Mercoledì scorso a Pechino, la leadership cinese ha trasformato il tradizionale discorso di fine anno in un manifesto di potenza tecnologica, celebrando i traguardi raggiunti nell'intelligenza artificiale e nella produzione di semiconduttori. In un contesto segnato da una corsa febbrile alle quotazioni in borsa, il governo ha tracciato il solco per un 2026 all'insegna della "qualità produttiva", sfidando apertamente le restrizioni occidentali.
Con un PIL che ha toccato i 140 trilioni di yuan nel 2025, la Cina non si limita più a inseguire; punta a definire gli standard di un'era in cui il silicio è la nuova moneta del potere.
A certificare la crescita ci sono i numeri di alcune giovani aziende cinesi, concorrenti di colossi occidentali come Nvidia. Moore Threads, con un debutto da +425% a Shanghai, e Biren Technology, pronta allo sbarco a Hong Kong con un'operazione da 600 milioni di dollari secondo il report di Business Insider, sono i nuovi campioni nazionali. Anche Baidu ha messo in campo Kunlunxin, valutata oltre 3 miliardi, confermando che la fame di potenza di calcolo è ormai un affare interno.

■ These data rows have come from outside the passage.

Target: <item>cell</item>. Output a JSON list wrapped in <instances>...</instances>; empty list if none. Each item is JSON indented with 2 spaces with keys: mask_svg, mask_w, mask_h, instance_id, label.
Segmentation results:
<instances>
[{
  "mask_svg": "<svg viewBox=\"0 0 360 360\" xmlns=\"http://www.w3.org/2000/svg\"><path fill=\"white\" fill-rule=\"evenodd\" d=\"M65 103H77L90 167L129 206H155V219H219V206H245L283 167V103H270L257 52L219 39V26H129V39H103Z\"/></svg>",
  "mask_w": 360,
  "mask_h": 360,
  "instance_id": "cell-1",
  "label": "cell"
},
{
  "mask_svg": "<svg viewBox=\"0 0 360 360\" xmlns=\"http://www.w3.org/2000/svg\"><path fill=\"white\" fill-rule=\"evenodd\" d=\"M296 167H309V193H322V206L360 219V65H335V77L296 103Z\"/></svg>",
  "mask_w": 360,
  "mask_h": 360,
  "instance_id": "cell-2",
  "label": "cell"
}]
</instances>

La visione di Xi: oltre il silicio
Nel suo discorso di fine anno, Xi non ha parlato solo di chip e modelli linguistici, ma di una fusione profonda tra tecnologia e società. Dai robot umanoidi ai droni, l'obiettivo è una cultura digitale consapevole che non dipenda da permessi esterni. È una visione potente, ma forse è possibile immaginarla solo in un contesto autarchico e autoritario. In uno scenario democratico, dove ci sono molte voci diverse, sarebbe impossibile creare una visione monolitica come quella proposta dal presidente cinese.

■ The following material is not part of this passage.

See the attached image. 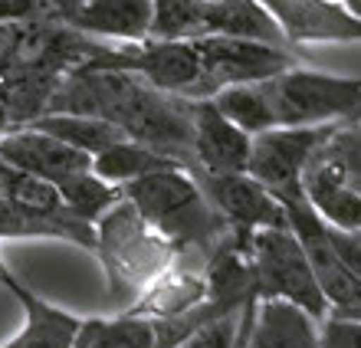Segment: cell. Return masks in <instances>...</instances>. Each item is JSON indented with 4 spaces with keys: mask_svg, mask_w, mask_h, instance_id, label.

Tuttavia anche la Cina è legata a dinamiche “tipicamente occidentali", in particolare ai capricci della finanza. Resta da capire se questa accelerazione forzata produrrà innovazione reale o un'ipertrofia finanziaria destinata a sgonfiarsi. La scommessa di Pechino è totale: trasformare la costrizione in opportunità, sperando che i propri giganti riescano a maturare prima che le dinamiche del mercato globale cambino nuovamente direzione. La domanda non è più se la Cina possa competere, ma quanto velocemente il resto del mondo dovrà adattarsi a questo nuovo baricentro tecnologico.